Ollama uses llama.cpp under the hood with a Metal backend on Mac. It does not use MLX and there are no current plans for Ollama to ship MLX support (though it's been discussed in the community). Similarly, llama.cpp itself does not use MLX — it has its own Metal GPU acceleration layer.

If you want MLX performance, LM Studio is currently the only practical option with a SourcePrep-compatible OpenAI API endpoint.

Mac with 32GB+ RAM

Fast Model: LM Studio (MLX) — qwen3:4b — Always Available ✅
Thinking Model: Ollama — qwen3:8b — Dynamic loading
Code Model: Ollama — qwen3-coder:30b — Dynamic loading

The Fast model stays hot in LM Studio via MLX (low memory, fast inference). Ollama handles the heavier models with dynamic loading — swapping them in and out of VRAM as the pipeline progresses.

Mac with 16GB RAM

All models: Ollama — Dynamic loading
Fast: qwen3:4b (2.5GB) — optionally Always Available
Thinking: qwen3:8b (5.2GB)

With 16GB, dynamic model loading is essential. Only one model fits comfortably at a time. Ollama's automated load/unload cycle keeps the pipeline moving without manual intervention.

Hybrid: Local + Cloud

Fast tasks: Ollama or LM Studio — local model
Reasoning tasks: Cloud API (Claude, GPT-4o) — no VRAM needed

Offload the heavy reasoning tasks (group reasoning, atlas generation, deepening) to a cloud API. This eliminates VRAM pressure entirely for those tasks and gets frontier-quality results. Local models handle the high-volume fast sync tasks.

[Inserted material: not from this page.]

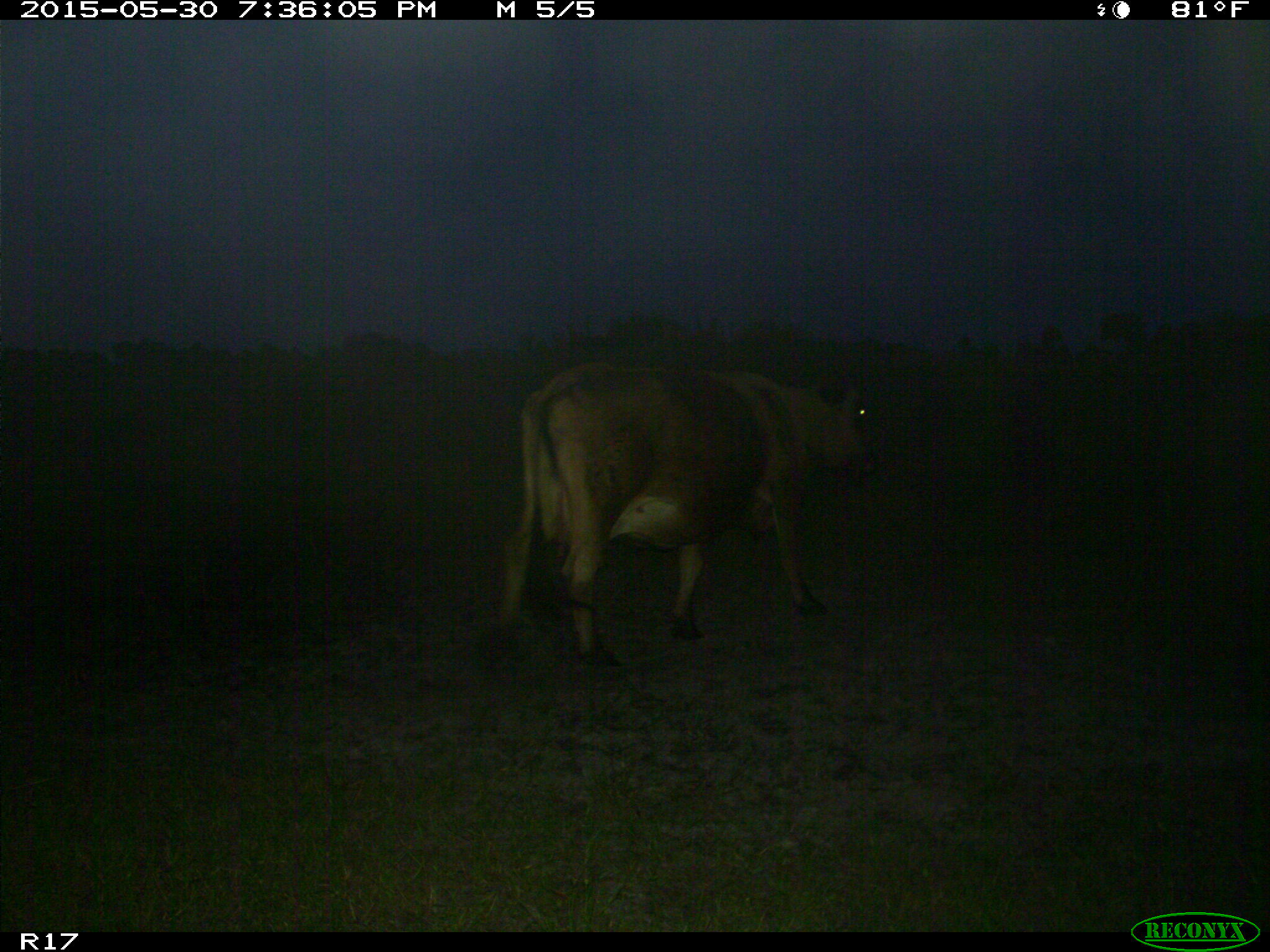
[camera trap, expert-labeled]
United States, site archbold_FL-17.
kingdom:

Linux / Windows with NVIDIA GPU

All models: Ollama — Dynamic loading with CUDA

Ollama with CUDA acceleration is the recommended setup. Dynamic model loading works identically to Mac. MLX is not available on Linux/Windows — it's Apple Silicon only.

Pipeline Safety

Changing your model configuration while a pipeline is running could cause the next stage to resolve to a different (or missing) model. SourcePrep handles this with a pipeline-safe mode switch:

  1. When you save a configuration change, SourcePrep pauses any active pipeline stages
  2. The new configuration is written atomically
  3. SourcePrep verifies the next stage's model is available under the new config
  4. The pipeline resumes from where it left off

This means you can safely switch between Structured and Assigned mode, change endpoints, or swap models — even mid-pipeline — without data loss or crashes.